_Try it_. Copies of all lines containing the string "recaptcha" are needed from the data below.

_Supplied data_.
* * *

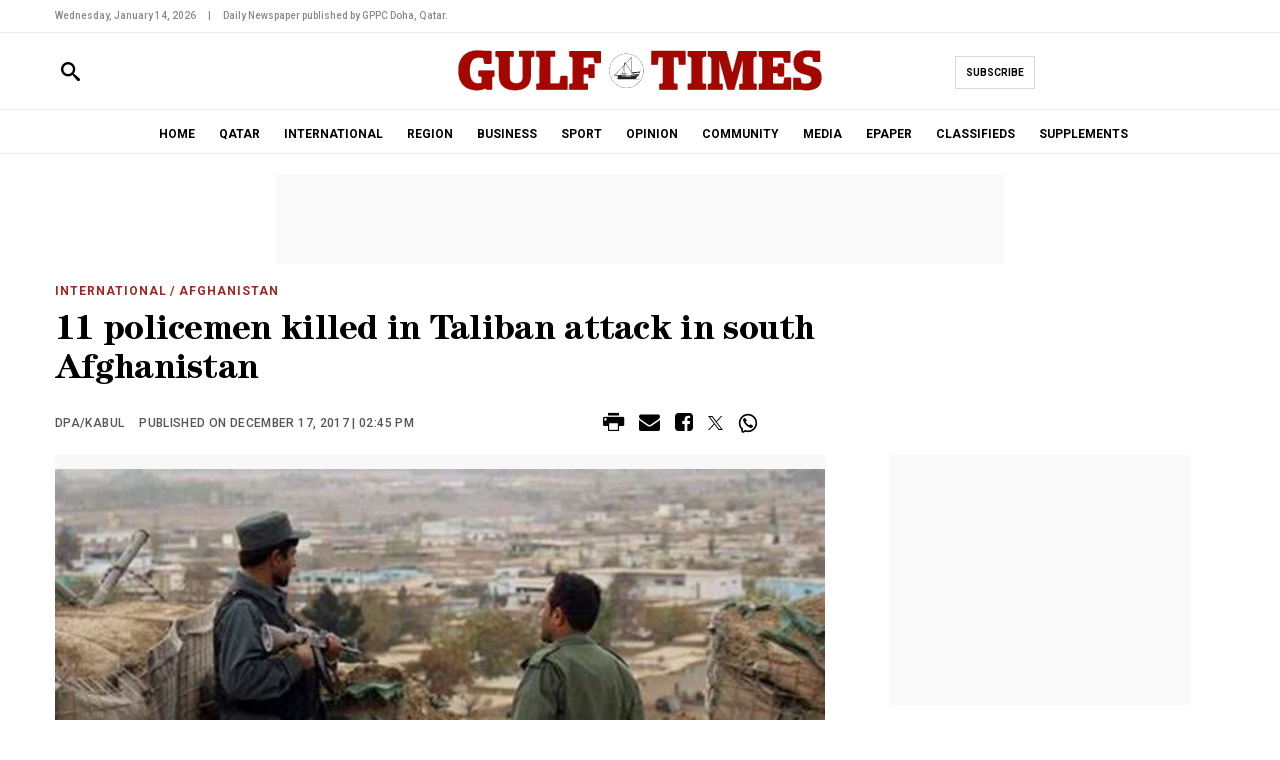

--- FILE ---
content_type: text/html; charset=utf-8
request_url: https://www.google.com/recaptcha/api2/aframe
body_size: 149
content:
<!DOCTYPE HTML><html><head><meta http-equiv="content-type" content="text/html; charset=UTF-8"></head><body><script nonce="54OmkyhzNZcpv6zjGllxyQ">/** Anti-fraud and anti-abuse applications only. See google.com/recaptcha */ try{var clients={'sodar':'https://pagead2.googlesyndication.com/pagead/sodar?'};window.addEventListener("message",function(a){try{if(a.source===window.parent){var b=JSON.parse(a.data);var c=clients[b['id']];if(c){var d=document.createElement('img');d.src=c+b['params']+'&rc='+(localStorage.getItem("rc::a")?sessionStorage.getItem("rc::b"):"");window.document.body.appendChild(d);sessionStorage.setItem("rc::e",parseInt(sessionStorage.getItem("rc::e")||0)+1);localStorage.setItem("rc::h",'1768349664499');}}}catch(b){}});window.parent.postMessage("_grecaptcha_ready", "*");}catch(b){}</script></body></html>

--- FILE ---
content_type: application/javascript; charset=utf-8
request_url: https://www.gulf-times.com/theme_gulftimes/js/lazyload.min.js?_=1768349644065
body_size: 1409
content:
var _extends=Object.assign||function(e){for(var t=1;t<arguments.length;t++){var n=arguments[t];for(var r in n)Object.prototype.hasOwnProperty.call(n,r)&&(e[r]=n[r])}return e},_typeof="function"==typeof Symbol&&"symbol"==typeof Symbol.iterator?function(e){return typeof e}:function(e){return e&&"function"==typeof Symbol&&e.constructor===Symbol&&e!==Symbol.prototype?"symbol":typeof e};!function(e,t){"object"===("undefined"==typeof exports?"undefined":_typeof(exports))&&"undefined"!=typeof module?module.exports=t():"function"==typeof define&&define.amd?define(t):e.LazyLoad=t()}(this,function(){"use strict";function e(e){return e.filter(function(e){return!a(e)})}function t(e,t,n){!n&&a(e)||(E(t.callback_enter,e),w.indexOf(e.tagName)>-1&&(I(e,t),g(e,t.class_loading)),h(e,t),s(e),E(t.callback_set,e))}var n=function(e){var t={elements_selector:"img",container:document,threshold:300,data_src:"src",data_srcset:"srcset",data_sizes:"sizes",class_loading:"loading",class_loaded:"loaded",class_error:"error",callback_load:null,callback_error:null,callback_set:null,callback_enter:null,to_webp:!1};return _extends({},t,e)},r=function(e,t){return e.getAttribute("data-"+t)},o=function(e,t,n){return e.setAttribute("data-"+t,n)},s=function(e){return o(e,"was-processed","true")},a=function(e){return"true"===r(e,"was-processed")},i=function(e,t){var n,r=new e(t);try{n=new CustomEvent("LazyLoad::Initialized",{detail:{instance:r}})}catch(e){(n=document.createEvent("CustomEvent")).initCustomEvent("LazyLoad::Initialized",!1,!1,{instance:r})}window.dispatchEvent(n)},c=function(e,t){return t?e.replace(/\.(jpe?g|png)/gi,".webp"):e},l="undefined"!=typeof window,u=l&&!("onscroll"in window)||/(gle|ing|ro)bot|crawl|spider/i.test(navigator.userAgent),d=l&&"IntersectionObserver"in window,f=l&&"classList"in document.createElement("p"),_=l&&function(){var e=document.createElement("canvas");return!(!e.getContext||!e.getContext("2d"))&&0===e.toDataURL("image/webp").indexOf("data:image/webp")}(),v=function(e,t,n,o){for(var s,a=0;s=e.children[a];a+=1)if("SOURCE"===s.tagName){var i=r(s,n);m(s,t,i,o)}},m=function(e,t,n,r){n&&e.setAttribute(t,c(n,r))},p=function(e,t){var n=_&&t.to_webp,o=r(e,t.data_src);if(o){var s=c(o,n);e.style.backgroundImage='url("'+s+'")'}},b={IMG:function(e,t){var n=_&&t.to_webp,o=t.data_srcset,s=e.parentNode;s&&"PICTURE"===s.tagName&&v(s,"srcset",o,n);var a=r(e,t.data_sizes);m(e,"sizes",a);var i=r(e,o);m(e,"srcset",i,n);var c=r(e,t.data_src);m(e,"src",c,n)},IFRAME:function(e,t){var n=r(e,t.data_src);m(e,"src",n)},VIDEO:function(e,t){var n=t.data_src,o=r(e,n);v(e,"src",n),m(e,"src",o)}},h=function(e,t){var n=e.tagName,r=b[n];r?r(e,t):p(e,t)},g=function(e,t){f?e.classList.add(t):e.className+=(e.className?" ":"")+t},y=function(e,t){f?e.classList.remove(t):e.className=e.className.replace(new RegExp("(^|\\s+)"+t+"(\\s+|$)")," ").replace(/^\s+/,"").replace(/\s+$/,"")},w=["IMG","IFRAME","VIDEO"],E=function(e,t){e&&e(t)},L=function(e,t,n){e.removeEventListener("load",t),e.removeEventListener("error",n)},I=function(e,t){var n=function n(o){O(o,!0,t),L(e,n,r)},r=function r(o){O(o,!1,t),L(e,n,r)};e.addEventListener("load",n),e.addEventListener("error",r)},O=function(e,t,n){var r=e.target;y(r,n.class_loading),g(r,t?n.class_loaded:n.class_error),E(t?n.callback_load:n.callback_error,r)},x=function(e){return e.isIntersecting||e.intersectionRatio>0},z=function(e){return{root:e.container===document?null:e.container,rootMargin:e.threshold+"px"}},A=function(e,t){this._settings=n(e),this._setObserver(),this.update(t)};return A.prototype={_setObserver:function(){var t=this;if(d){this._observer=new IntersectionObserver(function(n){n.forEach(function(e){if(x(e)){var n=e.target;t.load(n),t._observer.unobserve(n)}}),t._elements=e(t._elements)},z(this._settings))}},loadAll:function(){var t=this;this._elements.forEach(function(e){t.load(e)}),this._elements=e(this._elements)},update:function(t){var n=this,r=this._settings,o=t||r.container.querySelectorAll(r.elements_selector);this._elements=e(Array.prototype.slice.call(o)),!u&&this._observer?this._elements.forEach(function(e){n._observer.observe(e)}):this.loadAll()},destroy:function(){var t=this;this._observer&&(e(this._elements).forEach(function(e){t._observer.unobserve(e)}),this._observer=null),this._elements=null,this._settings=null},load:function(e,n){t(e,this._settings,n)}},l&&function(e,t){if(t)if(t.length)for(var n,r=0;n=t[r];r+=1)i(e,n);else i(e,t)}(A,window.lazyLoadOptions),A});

* * *

_Output of the task_.
request_url: https://www.google.com/recaptcha/api2/aframe
<!DOCTYPE HTML><html><head><meta http-equiv="content-type" content="text/html; charset=UTF-8"></head><body><script nonce="54OmkyhzNZcpv6zjGllxyQ">/** Anti-fraud and anti-abuse applications only. See google.com/recaptcha */ try{var clients={'sodar':'https://pagead2.googlesyndication.com/pagead/sodar?'};window.addEventListener("message",function(a){try{if(a.source===window.parent){var b=JSON.parse(a.data);var c=clients[b['id']];if(c){var d=document.createElement('img');d.src=c+b['params']+'&rc='+(localStorage.getItem("rc::a")?sessionStorage.getItem("rc::b"):"");window.document.body.appendChild(d);sessionStorage.setItem("rc::e",parseInt(sessionStorage.getItem("rc::e")||0)+1);localStorage.setItem("rc::h",'1768349664499');}}}catch(b){}});window.parent.postMessage("_grecaptcha_ready", "*");}catch(b){}</script></body></html>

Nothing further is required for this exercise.